A brown and white wolf appeared around the corner. Maeve nearly startled at his silent appearance. The wolf sniffed and huffed.

Mordred gave him a clipped nod.

“Excuse me,” said Mordred.

He didn’t look up at Maeve as he followed the wolf around the corner. Maeve stepped forward and watched them until they disappeared around another corner.

“I couldn’t stop staring at them, either.”

Maeve looked up as Alphard stepped up beside her. She looked away hastily. He continued.

“My first time on Heims, I couldn’t sleep for days from the sight of them. Thinking about Antony. . .what we would have looked like in his wolf form.”

“I’m fairly certain you aren’t supposed to be alone with me,” she said, her eyes back on the wolves.

“An error I apologized for,” he replied, and then muttered. “And paid for with honor.”

Maeve scoffed. “You apologized to Mal,” she said. “Not to me.”

Alphard paused.

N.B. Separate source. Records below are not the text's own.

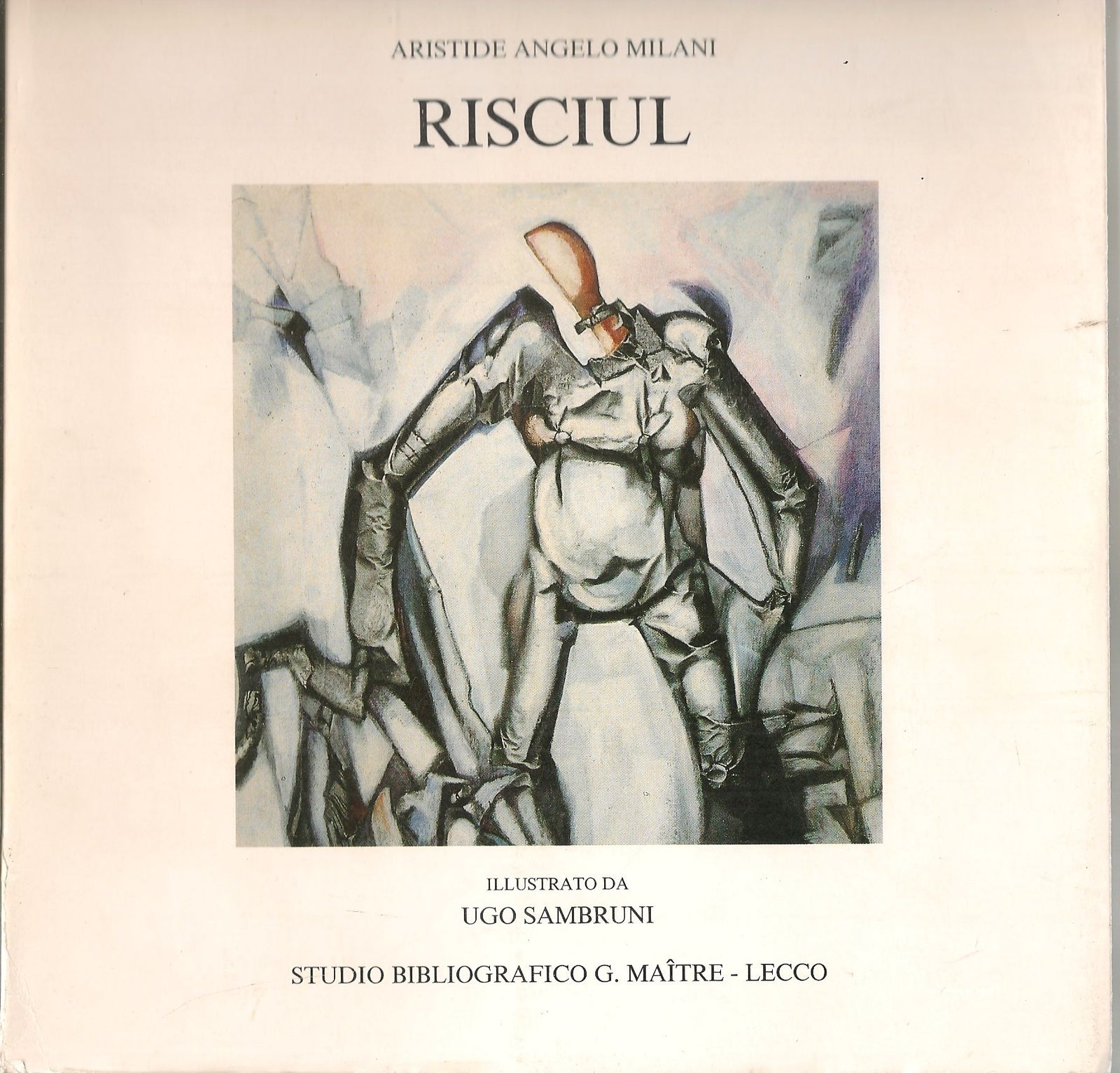 RISCIUL - ARISTIDE ANGELO MILANI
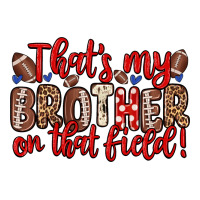 that s my brother on that field | Teevron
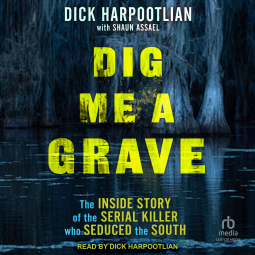 book cover for Dig Me a Grave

She turned towards him boldly.

“I’m sorry,” he said sincerely.

She nodded and extended him her hand. “Then we speak of it no more.”

He suppressed a grin, but he took her hand and shook it in agreement.

“One last gift before you go,” said Kier as they stood outside the castle where Mal Portaled them in.

Mal smiled fully. It was so impactful Maeve was certain if he commanded, it Kier himself would fall to his knees.

“You’ve done enough, my friend,” said Mal graciously.

Kier shrugged.

A solid black mare huffed in the freezing night’s air as it emerged between two forms of ice.

“I imagine she’ll do well in the Dread Lands,” said Kier. “Your Ambassador tells me it remains cool most moon cycles.”

The horse stepped straight to Mal. She was massive. Larger than any Clydesdale or Shire Maeve had ever seen on Earth.

“I feel the deep Magic within her,” said Mal, his hand brushing along her mane. “She is of Dread Magic. This is too gracious a gift.”

“Nonsense,” said Kier. “You are a Prince. I look forward to your reforming the Dread Lands. It has long been overdue.”

“Your kindness will not be forgotten,” said Mal.

“No,” said Kier. “And nor will my proposal, I hope.”

Mal’s charm did not falter as he said. “Of course.”